Island group in Indonesia

The Menui Islands (Kepulauan Menui in Indonesian), also written as Manui Islands, are located off the east coast of Sulawesi, Indonesia, in the waters of the Banda Sea. They are about 80 kilometres to the northeast of the city of Kendari. Administratively they constitute a district (Kecamatan Kepulauan Menui) of Morowali Regency within Central Sulawesi Province of Indonesia, although they are closer geographically to Southeast Sulawesi Province. Until 2022 this Menui Islands District included other islands further to the northwest, off the coast of South Bungku District, but these have now been separated off into a new Sombori Islands District (Kecamatan Kepulauan Sombori).

== Geography ==
The Menui Islands were formed as uplifted quaternary coral limestone islands, and form part of the Greater Sunda islands archipelago. The islands are made up of karst formations, one of which is a large ridge that separates an uninhabited monsoonal dry forest in the south west of the main island from the cleared and inhabited northeast side.

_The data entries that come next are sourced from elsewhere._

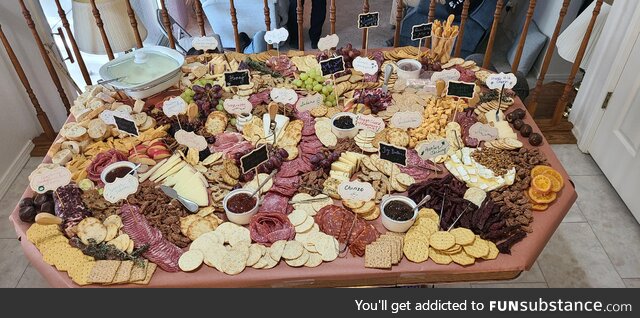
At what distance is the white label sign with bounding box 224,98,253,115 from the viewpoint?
2002 millimetres

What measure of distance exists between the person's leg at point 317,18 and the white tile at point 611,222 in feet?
7.98

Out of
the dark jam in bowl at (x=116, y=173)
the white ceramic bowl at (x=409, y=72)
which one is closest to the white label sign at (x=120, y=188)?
the dark jam in bowl at (x=116, y=173)

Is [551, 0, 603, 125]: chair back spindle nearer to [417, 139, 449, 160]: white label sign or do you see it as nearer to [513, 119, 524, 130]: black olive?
[513, 119, 524, 130]: black olive

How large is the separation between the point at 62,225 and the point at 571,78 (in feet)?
8.98

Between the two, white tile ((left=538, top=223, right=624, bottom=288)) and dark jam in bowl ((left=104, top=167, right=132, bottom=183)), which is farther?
white tile ((left=538, top=223, right=624, bottom=288))

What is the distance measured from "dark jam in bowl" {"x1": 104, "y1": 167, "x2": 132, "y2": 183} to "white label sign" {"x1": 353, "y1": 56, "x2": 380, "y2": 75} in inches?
43.4

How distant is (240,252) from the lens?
149 centimetres

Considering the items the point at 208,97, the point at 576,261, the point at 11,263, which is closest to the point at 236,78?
the point at 208,97

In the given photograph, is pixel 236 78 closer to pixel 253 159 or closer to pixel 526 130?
pixel 253 159

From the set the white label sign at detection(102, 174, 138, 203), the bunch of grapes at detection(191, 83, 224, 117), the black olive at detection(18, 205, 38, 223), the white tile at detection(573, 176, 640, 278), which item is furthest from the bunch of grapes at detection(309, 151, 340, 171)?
the white tile at detection(573, 176, 640, 278)

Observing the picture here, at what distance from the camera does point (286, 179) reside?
1.75 meters

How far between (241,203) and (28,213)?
27.4 inches

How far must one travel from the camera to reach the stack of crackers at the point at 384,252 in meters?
1.46

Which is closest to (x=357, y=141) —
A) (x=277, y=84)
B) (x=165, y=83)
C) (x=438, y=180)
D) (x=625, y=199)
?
(x=438, y=180)
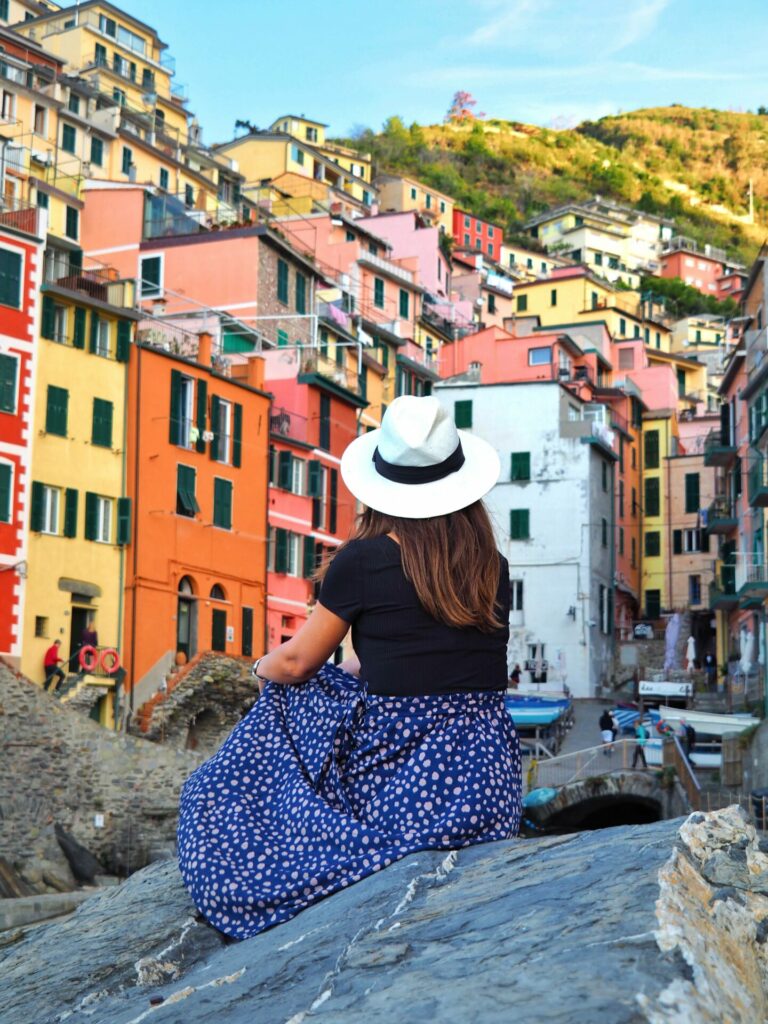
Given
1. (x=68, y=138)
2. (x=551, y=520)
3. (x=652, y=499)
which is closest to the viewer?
(x=551, y=520)

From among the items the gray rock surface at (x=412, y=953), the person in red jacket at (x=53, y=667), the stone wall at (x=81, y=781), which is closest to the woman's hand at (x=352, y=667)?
the gray rock surface at (x=412, y=953)

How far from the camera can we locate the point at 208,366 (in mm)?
47219

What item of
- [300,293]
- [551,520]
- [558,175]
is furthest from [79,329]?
[558,175]

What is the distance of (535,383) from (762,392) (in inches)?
559

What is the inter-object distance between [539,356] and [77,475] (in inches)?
1388

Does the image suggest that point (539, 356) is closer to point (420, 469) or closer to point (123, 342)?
point (123, 342)

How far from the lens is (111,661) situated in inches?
1602

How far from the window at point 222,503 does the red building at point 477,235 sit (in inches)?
3184

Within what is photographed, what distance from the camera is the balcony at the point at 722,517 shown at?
199 ft

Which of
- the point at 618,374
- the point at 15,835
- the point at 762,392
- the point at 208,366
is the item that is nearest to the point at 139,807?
the point at 15,835

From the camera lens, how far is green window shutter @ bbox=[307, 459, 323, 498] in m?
52.4

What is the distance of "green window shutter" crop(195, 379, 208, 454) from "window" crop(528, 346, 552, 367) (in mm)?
28725

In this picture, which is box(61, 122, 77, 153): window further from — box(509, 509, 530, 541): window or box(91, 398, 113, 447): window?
box(91, 398, 113, 447): window

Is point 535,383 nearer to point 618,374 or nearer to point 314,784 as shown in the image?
point 618,374
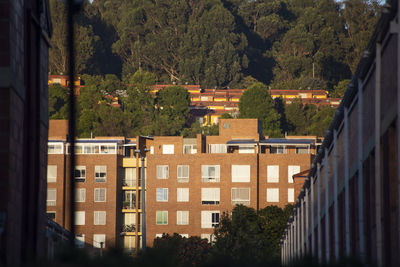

The archipelago includes Pulau Padei Besar (Padei Darat desa) and Pulau Padei Kecil (Padei Laut desa) to the north of Menui Island, as well as several even smaller islands and islets further to the northwest such as Taka Belantang and Samarengga.

== Demographics ==
The Menui Islands had a population of 10,719 residents as at mid 2025. Ulunambo on the north coast, the largest village which also serves as the seat of district government, had a population of 2,367 in mid 2023. The islands have their own dialect of the Wawonii language, which differs slightly from the version spoken on larger Wawonii Island to the south.

==Villages==
The 14 villages (all classed as desa except Ulunambo, which is an urban kelurahan) are listed with their areas and their populations as at mid 2024. All are on Menui Island except for the offshore island desa of Padei Laut, Padei Darat, Samarengga and Tafagapi.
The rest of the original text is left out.